ASSIGNMENT: Beginning with the opening line, set down each line of the material below exactly, stopping once the line with "young present: 0%" is done.

INPUT RECORDS:

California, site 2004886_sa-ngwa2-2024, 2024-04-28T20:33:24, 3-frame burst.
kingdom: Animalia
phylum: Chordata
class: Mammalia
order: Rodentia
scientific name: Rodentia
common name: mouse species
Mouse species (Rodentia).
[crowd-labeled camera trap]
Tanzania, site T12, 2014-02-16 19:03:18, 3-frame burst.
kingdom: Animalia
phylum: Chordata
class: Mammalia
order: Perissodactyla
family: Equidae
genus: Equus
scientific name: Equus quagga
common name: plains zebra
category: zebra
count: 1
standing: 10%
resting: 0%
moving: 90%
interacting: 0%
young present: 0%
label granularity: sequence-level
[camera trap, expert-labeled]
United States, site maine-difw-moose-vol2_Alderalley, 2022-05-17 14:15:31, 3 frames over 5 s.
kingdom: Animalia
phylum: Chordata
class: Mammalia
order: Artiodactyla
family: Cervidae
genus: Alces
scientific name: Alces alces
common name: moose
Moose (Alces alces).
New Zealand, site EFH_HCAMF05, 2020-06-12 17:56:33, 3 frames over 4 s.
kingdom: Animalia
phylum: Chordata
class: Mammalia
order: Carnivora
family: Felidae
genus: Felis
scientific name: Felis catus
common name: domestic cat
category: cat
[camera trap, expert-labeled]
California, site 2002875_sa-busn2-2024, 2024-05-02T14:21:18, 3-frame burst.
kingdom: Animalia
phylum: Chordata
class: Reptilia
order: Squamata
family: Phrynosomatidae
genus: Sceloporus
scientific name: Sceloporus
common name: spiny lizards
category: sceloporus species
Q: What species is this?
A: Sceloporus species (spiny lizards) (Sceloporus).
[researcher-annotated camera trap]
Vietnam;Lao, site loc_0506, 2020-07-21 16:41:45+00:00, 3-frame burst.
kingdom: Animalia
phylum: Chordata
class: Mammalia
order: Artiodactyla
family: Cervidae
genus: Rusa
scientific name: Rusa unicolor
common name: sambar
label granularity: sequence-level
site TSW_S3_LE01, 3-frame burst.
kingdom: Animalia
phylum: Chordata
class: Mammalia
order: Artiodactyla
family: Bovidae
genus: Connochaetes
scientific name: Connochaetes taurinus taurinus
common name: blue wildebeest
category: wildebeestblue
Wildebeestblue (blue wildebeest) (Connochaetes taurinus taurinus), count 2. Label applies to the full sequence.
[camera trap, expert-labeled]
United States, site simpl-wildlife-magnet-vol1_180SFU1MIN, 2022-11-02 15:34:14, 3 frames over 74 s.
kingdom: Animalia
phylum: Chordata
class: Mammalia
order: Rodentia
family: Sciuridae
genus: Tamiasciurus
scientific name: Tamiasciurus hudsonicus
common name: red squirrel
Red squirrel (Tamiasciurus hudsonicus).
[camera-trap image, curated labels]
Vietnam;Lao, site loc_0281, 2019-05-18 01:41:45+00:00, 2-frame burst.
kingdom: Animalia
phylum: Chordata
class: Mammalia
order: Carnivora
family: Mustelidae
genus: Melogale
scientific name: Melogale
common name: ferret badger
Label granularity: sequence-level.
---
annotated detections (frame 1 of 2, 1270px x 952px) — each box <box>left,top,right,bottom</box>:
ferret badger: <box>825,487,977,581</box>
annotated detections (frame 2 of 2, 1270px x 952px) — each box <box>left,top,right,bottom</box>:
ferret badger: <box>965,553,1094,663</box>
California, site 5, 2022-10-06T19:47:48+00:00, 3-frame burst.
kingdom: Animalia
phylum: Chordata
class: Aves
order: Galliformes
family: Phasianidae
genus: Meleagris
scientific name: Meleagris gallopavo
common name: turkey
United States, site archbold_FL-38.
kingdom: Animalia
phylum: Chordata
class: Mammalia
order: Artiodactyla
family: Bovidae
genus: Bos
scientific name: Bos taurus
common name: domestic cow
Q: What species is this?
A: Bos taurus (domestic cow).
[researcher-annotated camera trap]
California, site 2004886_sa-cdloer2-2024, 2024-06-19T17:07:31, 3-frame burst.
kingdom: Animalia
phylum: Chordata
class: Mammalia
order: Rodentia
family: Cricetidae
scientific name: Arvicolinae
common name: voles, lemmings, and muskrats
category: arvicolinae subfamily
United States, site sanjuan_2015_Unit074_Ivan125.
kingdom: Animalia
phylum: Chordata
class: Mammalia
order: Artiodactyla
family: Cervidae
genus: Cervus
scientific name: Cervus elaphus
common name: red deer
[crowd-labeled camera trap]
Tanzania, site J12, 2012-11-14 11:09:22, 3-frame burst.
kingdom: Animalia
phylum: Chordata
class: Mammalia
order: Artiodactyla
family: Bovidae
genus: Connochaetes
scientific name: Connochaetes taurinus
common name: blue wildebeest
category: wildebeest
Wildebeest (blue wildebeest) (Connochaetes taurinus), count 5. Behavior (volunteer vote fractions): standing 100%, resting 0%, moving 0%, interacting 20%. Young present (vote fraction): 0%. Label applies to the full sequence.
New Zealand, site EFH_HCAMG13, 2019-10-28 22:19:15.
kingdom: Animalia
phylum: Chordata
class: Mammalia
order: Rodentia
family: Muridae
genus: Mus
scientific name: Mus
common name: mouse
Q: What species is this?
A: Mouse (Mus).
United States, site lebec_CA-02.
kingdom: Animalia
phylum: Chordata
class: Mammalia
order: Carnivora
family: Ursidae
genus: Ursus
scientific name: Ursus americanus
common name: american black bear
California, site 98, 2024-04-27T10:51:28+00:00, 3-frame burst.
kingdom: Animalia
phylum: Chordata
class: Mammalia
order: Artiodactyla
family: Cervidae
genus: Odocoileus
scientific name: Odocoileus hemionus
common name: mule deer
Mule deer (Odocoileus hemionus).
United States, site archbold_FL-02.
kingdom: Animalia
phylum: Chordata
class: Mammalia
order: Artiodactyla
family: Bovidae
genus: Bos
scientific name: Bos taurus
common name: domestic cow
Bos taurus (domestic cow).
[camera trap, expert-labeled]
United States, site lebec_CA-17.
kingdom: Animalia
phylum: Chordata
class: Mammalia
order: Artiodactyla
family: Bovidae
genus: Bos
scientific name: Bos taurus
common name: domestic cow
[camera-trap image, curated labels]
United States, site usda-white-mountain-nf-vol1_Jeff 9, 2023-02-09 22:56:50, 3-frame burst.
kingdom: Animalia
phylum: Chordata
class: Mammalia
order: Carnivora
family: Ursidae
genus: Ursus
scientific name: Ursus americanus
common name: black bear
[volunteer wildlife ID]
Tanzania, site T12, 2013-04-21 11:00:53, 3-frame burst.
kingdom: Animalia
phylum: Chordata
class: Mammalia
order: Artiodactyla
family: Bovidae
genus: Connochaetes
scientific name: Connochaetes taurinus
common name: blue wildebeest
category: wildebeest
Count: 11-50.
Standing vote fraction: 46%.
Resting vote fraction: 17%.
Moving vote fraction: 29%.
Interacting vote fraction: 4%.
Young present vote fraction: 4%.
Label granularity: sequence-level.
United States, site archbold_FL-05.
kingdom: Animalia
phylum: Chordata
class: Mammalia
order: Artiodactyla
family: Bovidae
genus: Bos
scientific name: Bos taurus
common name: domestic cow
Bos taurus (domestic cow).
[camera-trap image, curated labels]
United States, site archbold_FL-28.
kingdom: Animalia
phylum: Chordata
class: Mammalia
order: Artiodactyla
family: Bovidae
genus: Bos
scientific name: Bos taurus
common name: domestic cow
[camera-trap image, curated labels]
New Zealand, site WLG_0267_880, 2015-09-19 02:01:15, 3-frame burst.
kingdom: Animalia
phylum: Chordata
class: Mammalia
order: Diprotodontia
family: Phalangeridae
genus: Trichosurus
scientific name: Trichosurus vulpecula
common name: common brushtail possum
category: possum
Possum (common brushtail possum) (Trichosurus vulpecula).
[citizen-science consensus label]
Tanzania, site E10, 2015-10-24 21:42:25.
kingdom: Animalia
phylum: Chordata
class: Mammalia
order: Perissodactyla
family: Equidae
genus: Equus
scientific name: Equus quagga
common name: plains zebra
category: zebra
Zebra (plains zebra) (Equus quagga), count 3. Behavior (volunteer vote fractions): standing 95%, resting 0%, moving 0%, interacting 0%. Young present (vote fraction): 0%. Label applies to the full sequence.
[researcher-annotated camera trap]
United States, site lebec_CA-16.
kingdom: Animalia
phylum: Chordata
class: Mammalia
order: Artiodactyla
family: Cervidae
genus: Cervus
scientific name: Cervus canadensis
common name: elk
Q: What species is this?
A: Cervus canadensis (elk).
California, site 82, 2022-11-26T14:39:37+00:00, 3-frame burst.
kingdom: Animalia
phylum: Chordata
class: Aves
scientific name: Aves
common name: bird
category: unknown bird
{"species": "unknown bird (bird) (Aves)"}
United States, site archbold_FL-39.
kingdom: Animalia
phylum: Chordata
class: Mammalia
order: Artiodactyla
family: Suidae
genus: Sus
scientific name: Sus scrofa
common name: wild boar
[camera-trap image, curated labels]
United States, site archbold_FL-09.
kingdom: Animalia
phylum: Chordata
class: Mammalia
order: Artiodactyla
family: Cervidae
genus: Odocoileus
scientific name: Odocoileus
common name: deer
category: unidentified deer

RESPONSE BELOW:
California, site 2004886_sa-ngwa2-2024, 2024-04-28T20:33:24, 3-frame burst.
kingdom: Animalia
phylum: Chordata
class: Mammalia
order: Rodentia
scientific name: Rodentia
common name: mouse species
Mouse species (Rodentia).
[crowd-labeled camera trap]
Tanzania, site T12, 2014-02-16 19:03:18, 3-frame burst.
kingdom: Animalia
phylum: Chordata
class: Mammalia
order: Perissodactyla
family: Equidae
genus: Equus
scientific name: Equus quagga
common name: plains zebra
category: zebra
count: 1
standing: 10%
resting: 0%
moving: 90%
interacting: 0%
young present: 0%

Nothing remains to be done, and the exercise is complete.